Labor and Liberal must step up to confront Greens’ attacks
Labor and Liberal must step up to confront Greens’ attacks
The Australian’s editorial calling on the two major parties to step up in the wake of the Greens’ political attacks is timely and something both major parties should observe (“Major parties must step up to head off minority”, 29/8). With minority Labor government looking more and more likely, given that the Coalition has too much ground to make up, it is imperative that the Labor, Liberal and National parties put the Greens last and the teals second-last on their how-to-vote cards.
A minority Labor government, which will be forced to deal with the Greens and teals, will well and truly change the complete make-up of Australian society. Jim Chalmers may have denigrated Peter Dutton as the most divisive and dangerous person in Australia but he overlooked Adam Bandt, whose policies will completely change our society forever. Anthony Albanese, Dutton and David Littleproud need to keep this in mind. It’s high time for Labor to stop dancing to the Greens’ tune.

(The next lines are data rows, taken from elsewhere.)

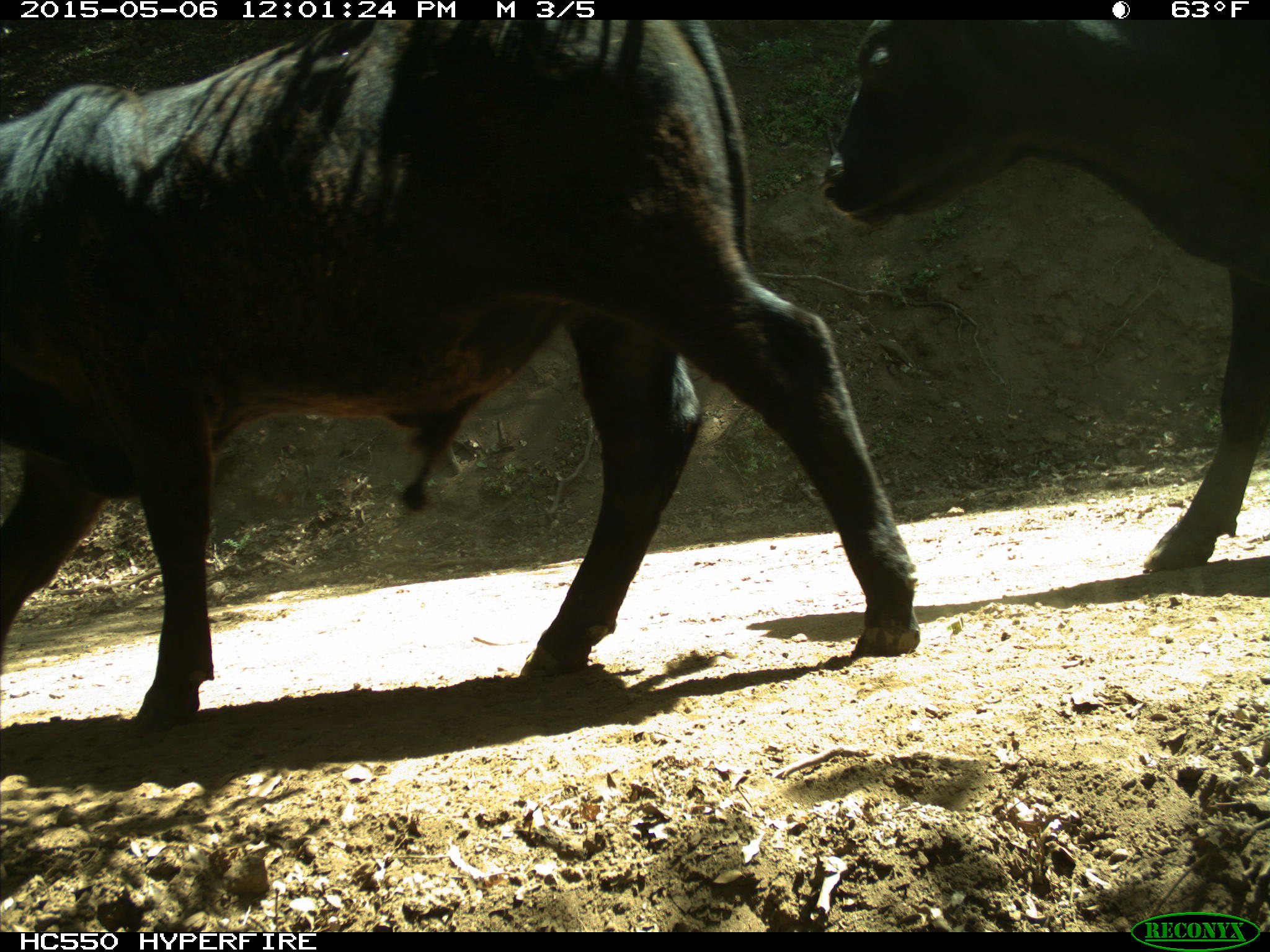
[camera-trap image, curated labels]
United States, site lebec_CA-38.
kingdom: Animalia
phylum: Chordata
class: Mammalia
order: Artiodactyla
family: Bovidae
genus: Bos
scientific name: Bos taurus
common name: domestic cow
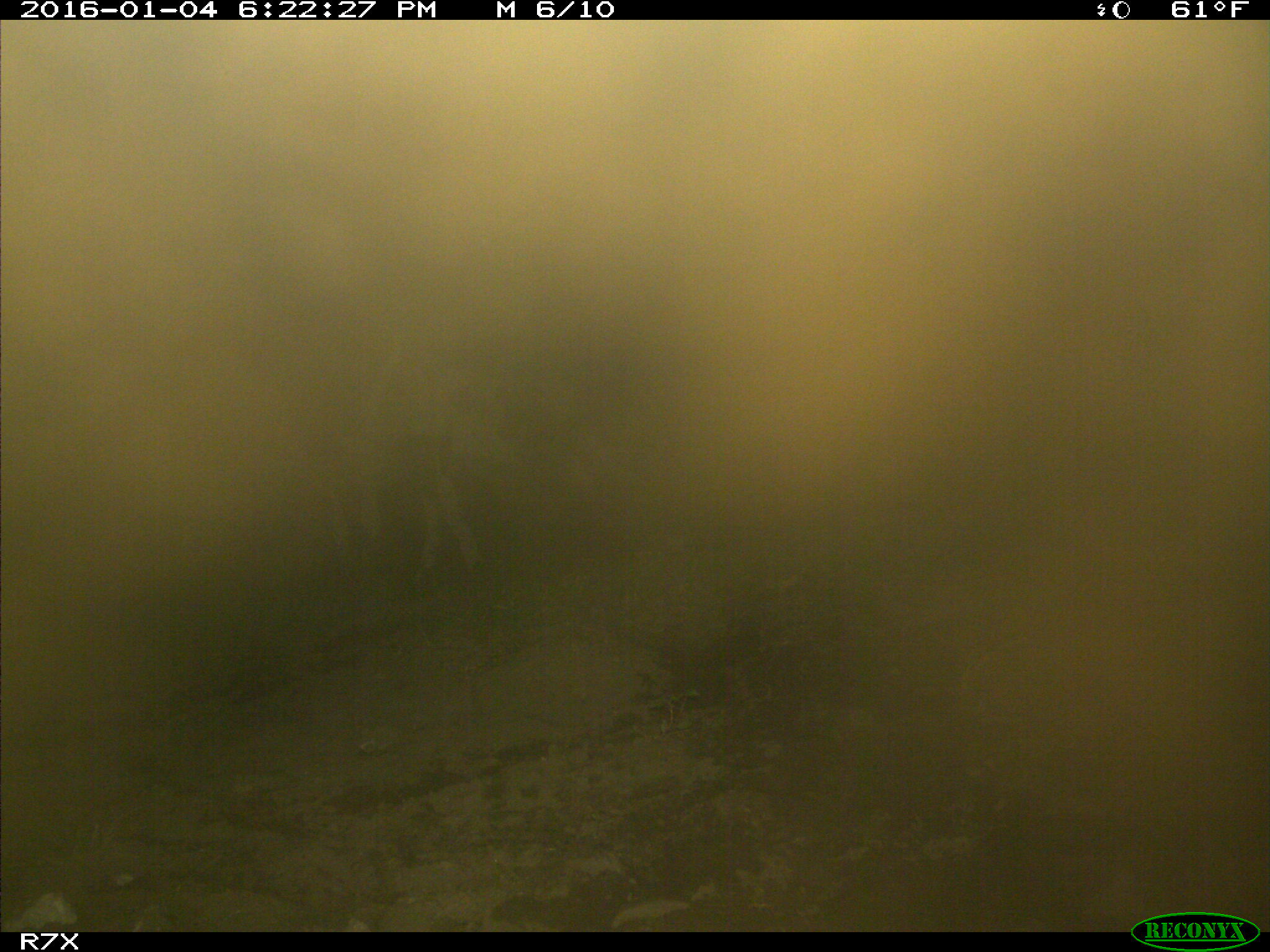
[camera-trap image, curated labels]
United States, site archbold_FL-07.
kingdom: Animalia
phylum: Chordata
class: Mammalia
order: Artiodactyla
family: Bovidae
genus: Bos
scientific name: Bos taurus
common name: domestic cow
Bos taurus (domestic cow).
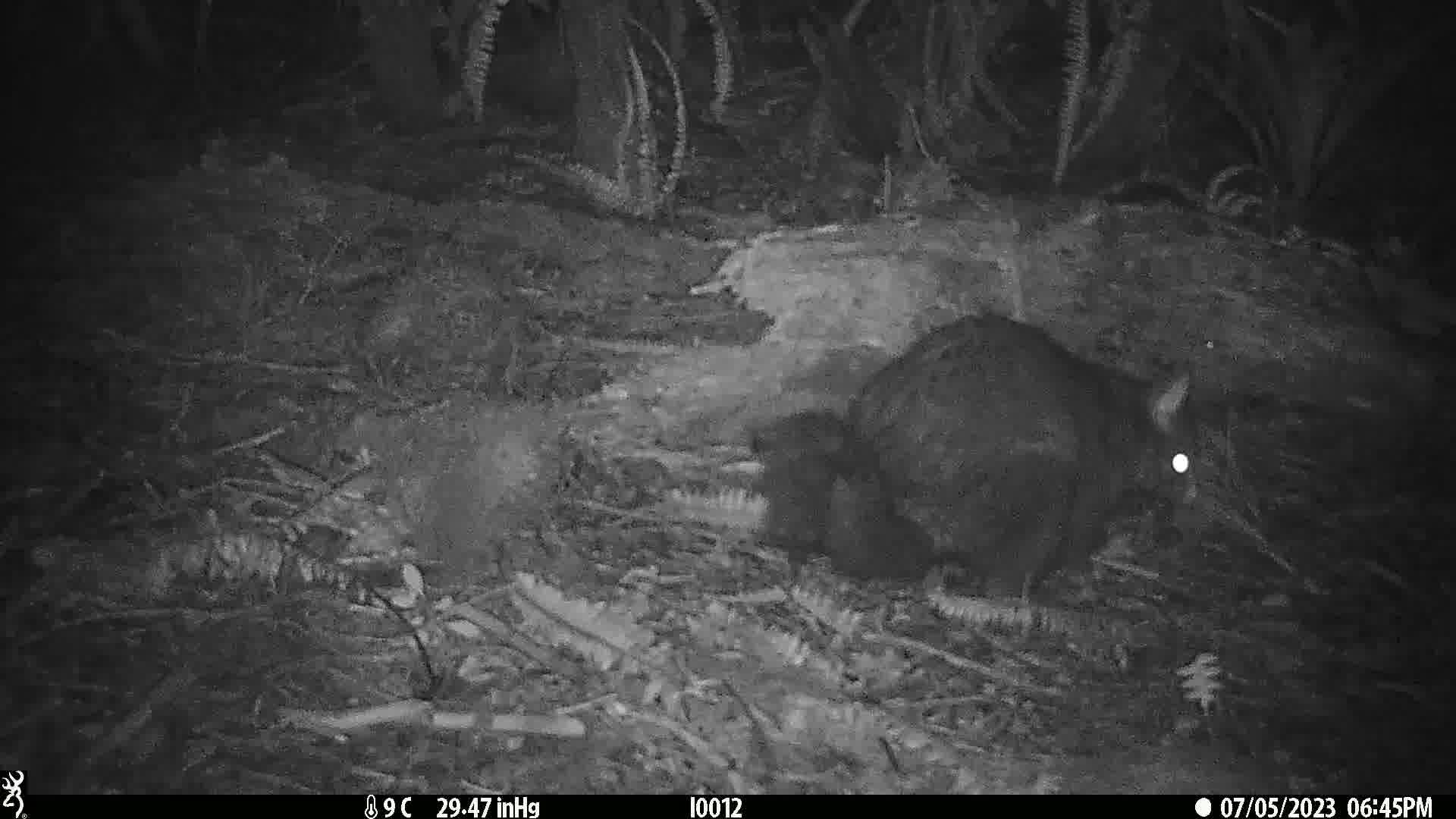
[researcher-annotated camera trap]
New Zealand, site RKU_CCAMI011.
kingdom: Animalia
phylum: Chordata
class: Mammalia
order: Diprotodontia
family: Phalangeridae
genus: Trichosurus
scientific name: Trichosurus vulpecula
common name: common brushtail possum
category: possum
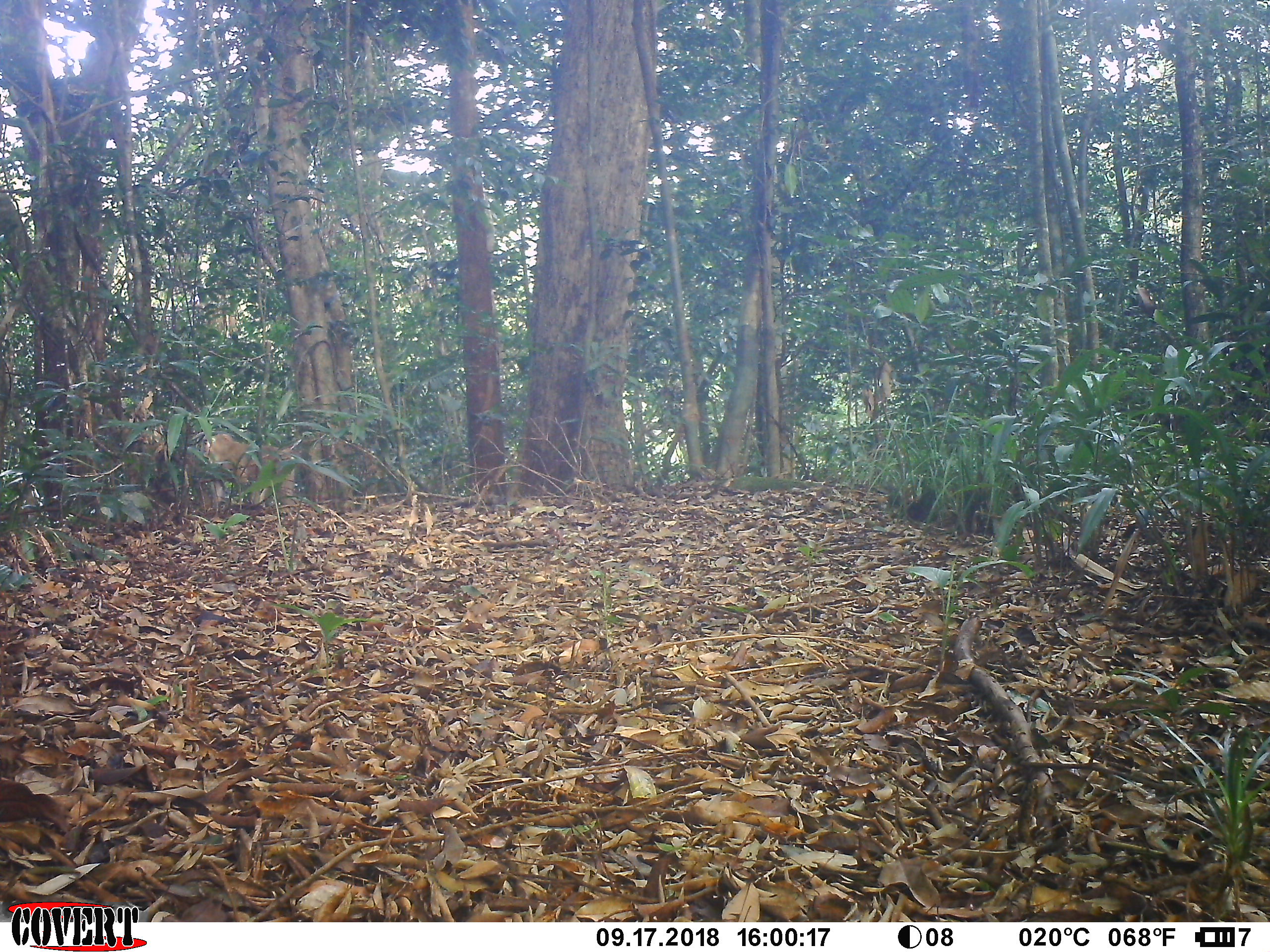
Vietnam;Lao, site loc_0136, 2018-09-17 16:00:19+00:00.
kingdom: Animalia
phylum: Chordata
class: Mammalia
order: Primates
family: Cercopithecidae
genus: Macaca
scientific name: Macaca nemestrina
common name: pig-tailed macaque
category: pig tailed macaque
Pig tailed macaque (pig-tailed macaque) (Macaca nemestrina). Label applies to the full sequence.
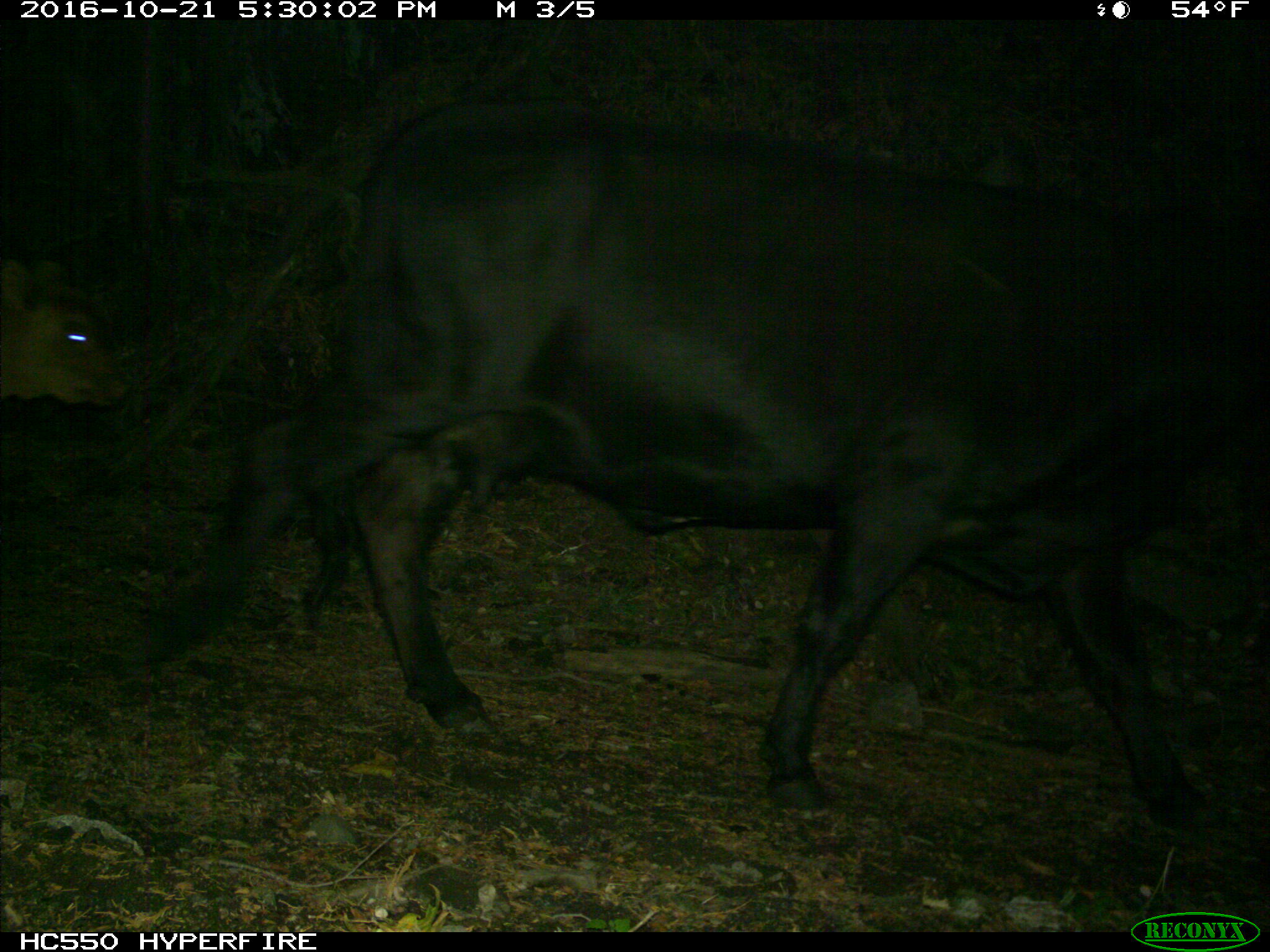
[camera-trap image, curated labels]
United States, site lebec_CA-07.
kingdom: Animalia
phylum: Chordata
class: Mammalia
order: Artiodactyla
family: Bovidae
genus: Bos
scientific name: Bos taurus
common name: domestic cow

Peter Surkitt, Sandringham, Vic
Sidelining sex
Peta Credlin’s timely opinion piece articulated how too many otherwise well-intentioned law-makers, academics and commissions are tying themselves up into semantic knots by conflating the vital distinctions between sex and gender. Ironically, by allowing feelings to trump biological facts, attempts to protect women actually morph into a farcical erasing of womanhood. Our long-held notions of male and female are being reduced to the lowest denominator, so that XX and XY chromosomes count for naught. Clarity can be gained by examining the contrasting issue of one’s age. My guess is none of us over the age of 40 would be permitted to re-enrol in high school, even if we protested that we “felt” 16. If we rightly cannot convince others that age is a mere social construct, than why should we be able to concerning our sex?
This modern maelstrom is especially pertinent in an Olympic Games year, given the ideological minefield that is sport, where administrative bodies are now having to make unequivocal judgments concerning the potential disparity of allowing athletes to compete in a class or division in which they previously would not have been allowed to participate. Despite the demands of passionate pride activists, the simple fact is that calling yourself a different name and beginning hormonal therapy does not change one’s DNA or other significant physical distinctions. As Credlin argues, the time has well and truly come for a judicial reset, so as to protect those female rights that have been stealthily sidelined.
Peter Waterhouse, Craigieburn, Vic
Mining for progress
Nyunggai Warren Mundine hit the nail on the head when he writes that the Albanese government treats Aboriginal people as “passive recipients of welfare, not active agents of development”. Indigenous progress, according to Anthony Albanese, requires economic development as the way forward for Indigenous Australians. But this statement is not backed up by the Albanese government’s actions. How do we expect to create employment opportunities for Indigenous Australians if opportunities such as the Regis goldmining project and the Jabiluka uranium lease are crushed by governments, activists and bureaucrats? Many isolated Indigenous communities are simply not sustainable without employment. Until this problem is addressed, there will always be a swath of social problems in Aboriginal communities.
Peter Fuhrmann, Watermans Bay, WA
Revenge tactics
Australia’s richest universities threatening to cut domestic student enrolments to offset the revenue loss from international student caps smacks of punitive, revenge tactics and raises questions about an Australian education model in which, apparently, the places allocated for domestic students are so utterly dependent on funding by the fees of international students. There was a time, before education became a so-called “export” commodity, when Australian universities’ priority was the further and higher education of domestic students whose requisite knowledge and skills gained them entry to the workforce.
Deborah Morrison, Malvern, Vic
Whitlam warp
I remember the terrible days of the Whitlam government when inflation and unemployment were rampant (“Chalmers’ speech charts road back to Whitlam years”, 29/8). In 1975, at the age of 18, my first job was as a payroll clerk. We were processing pay rises for employees every three months identical to that quarter’s inflation rate. As prices rose so too did people’s wages. It was a vicious cycle fuelled primarily by rampant government spending. Unless Jim Chalmers takes appropriate measures to reduce spending and encourage productivity, the scourge of high inflation will continue.